# TEXTO MOSTRADO
El otro liberal, al cual Larroulet no menciona, pero parafrasea, es Kant, cuando indica que entiende a la “libertad” “como un fin en sí misma”, en la medida en que “sólo garantizándola tratamos a las personas como seres dotados de dignidad. La libertad es lo que nos hace realmente personas” (p. 37). Larroulet omite las difíciles justificaciones de la libertad que realiza Kant en sus complejos textos y se queda con una exposición de sus resultados. Ahora bien, como es Kant a quien Larroulet acude, uno tiene que preguntarse si las implicancias que se siguen de las teorías kantianas de la moral y el derecho aplican en el caso de Larroulet. Pues habremos de recordar, entonces, que Kant es un liberal de vieja escuela, para quien el Estado no debe intervenir sino hasta allí donde haya garantizado, mediante el mecanismo coactivo del derecho, que a todos los individuos se les respete su libertad. Nada más.

# DATOS SIN PROCESAR
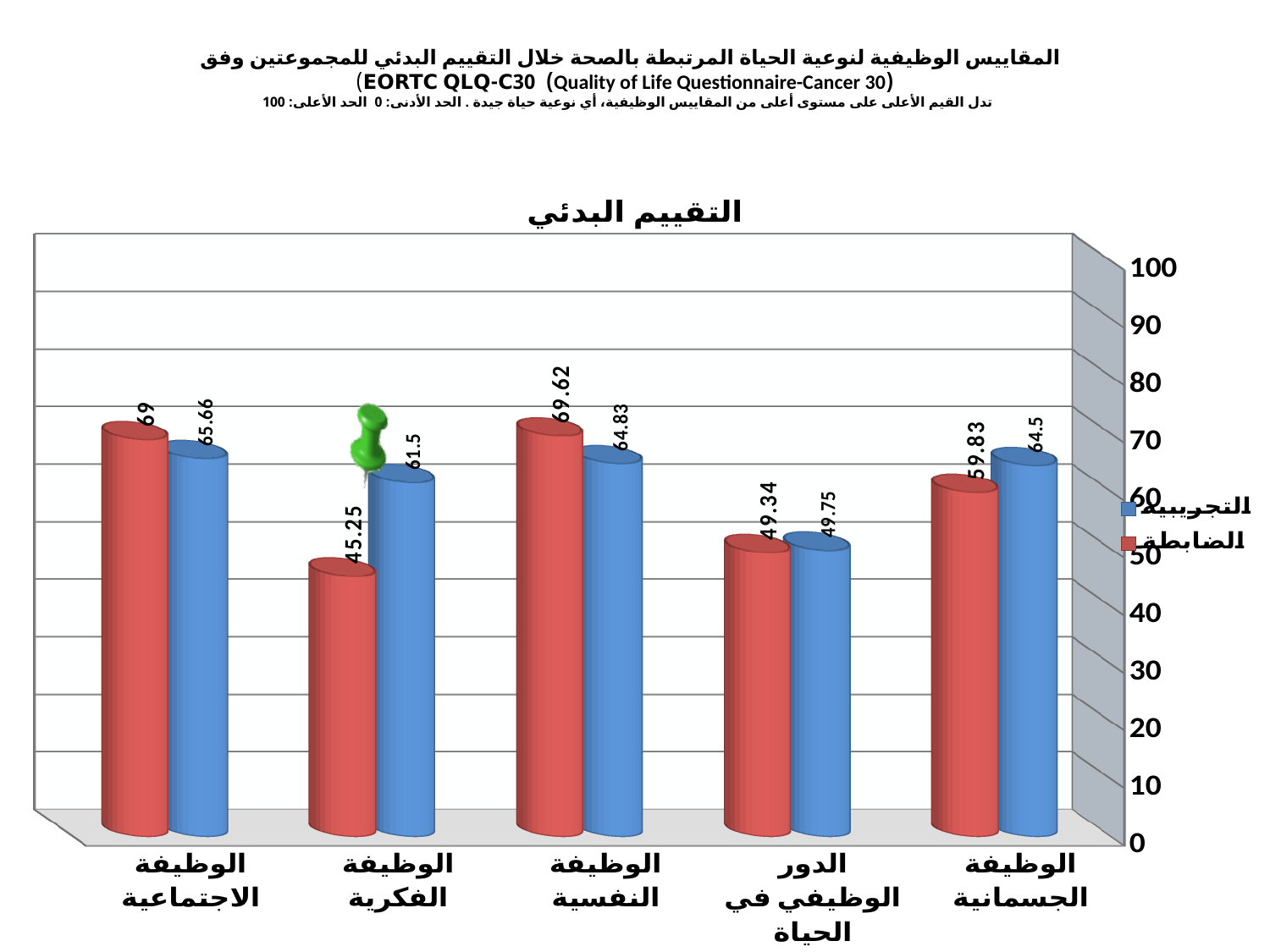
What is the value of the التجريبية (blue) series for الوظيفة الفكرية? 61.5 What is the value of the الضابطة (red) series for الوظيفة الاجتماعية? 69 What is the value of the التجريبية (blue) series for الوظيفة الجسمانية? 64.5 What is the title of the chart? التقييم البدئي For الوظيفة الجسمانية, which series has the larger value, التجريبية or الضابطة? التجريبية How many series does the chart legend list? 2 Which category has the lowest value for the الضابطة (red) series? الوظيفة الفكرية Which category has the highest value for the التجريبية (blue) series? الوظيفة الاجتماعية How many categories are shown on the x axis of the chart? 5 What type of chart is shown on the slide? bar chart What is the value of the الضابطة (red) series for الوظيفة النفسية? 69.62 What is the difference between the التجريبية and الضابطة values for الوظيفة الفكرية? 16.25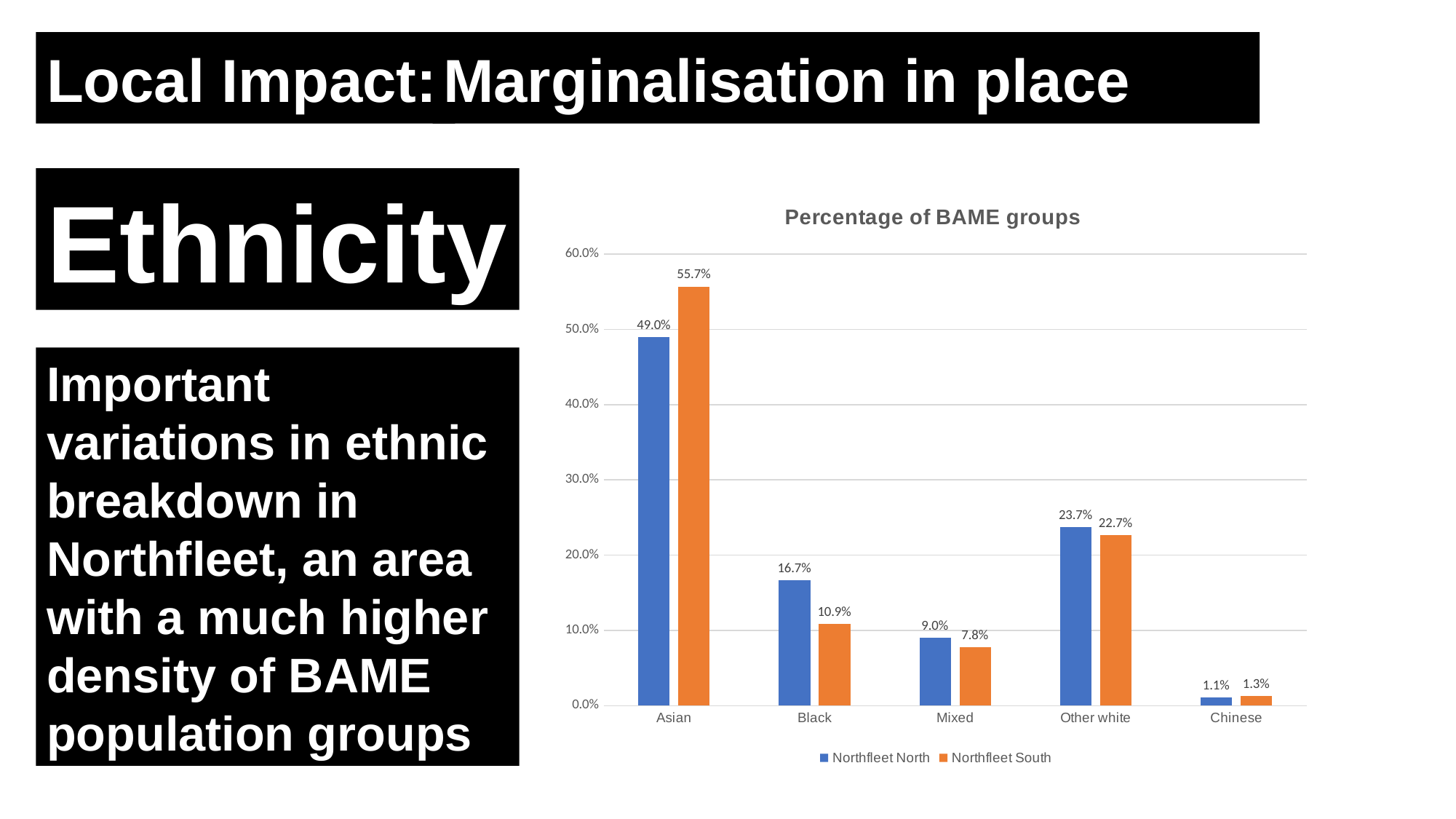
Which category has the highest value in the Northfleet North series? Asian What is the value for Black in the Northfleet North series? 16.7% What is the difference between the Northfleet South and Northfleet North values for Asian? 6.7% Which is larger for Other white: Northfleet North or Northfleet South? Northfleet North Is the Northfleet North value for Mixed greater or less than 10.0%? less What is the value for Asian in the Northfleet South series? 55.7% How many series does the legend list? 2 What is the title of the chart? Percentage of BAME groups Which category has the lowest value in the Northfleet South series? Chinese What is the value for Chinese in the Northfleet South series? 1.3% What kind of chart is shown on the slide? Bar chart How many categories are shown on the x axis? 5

# TAREA A REALIZAR
Escribe la continuación del texto sobre Larroulet y la idea kantiana de libertad a partir de su última oración.

# RESULTADO DEL EJERCICIO
Tanto la versión lockeana del liberalismo cuanto la kantiana parecen acercarse a algo así como la concepción más extrema de esa corriente, en virtud de la cual el Estado simplemente no puede más que restringir su acción a garantizar el orden público. En lo demás, capitalismo salvaje. Probablemente Larroulet no esté dispuesto a asumir consecuencias tan radicales, si es férreo defensor de un gobierno que remarcaba la importancia de la red de apoyo social que necesitan los ciudadanos para actuar con la prestancia y seguridad de los trapecistas. Pero esta inadecuación entre las implicancias directas del pensamiento de los “teóricos” que usa y lo que quiere defender (una versión algo menos salvaje del capitalismo) evidencia que su texto es de poca utilidad en lo que toca a dar luces teóricas sofisticadas sobre la discusión de fondo.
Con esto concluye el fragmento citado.